Penn’s Action Plan to Combat Antisemitism

Penn is distinguished by our long history of being an especially welcoming place for Jewish people. We trace our pride back to 1772 with the enrollment of Penn’s first Jewish student, Moses Levy, who later became the first Jewish Trustee of the University. We celebrate other milestones, including the establishment of the Jewish Students’ Association at Penn in 1924, the election of Martin Meyerson as the first Jewish Ivy League President in 1970, and the hosting of the Shoah Foundation Institute’s Visual History Archive—a collection of more than 50,000 video testimonials of Holocaust survivors and other witnesses—beginning in 2012. 

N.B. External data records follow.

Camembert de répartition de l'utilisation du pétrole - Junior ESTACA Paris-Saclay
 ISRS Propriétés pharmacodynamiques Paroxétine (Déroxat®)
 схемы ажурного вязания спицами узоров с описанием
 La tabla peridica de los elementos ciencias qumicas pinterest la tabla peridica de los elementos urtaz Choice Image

Like many, however, we are deeply troubled by resurgent antisemitism, hatred, and bigotry in society and on college campuses. Penn must do more. Antisemitism can take many forms. Incidents on Penn’s campus this fall—an individual shouting antisemitic obscenities and destroying property in Hillel, a swastika painted in an academic building, and hateful graffiti outside of a fraternity—are recent examples. Regardless of form, they are all appalling and unacceptable. We unequivocally condemn such hateful acts. They are an assault on our values and mission as an institution and have no place at Penn. We recognize it is our collective responsibility as a community to stand clearly and strongly against antisemitism in all its odious forms. Penn has work to do. 

Penn is committed to a whole-University approach, anchored in the U.S. National Strategy to Counter Antisemitism, to combat antisemitism now and in the future and to ensure that our campus culture will not tolerate antisemitism. To meet this evil, Penn is initiating a series of action steps to prevent, address, and respond to antisemitism. 

Broadly speaking, this work will center on three areas for actions: Safety and Security, Engagement, and Education.


We must engage deeply and meaningfully with the Jewish community and the broader Penn community to develop solutions to call out and combat antisemitism.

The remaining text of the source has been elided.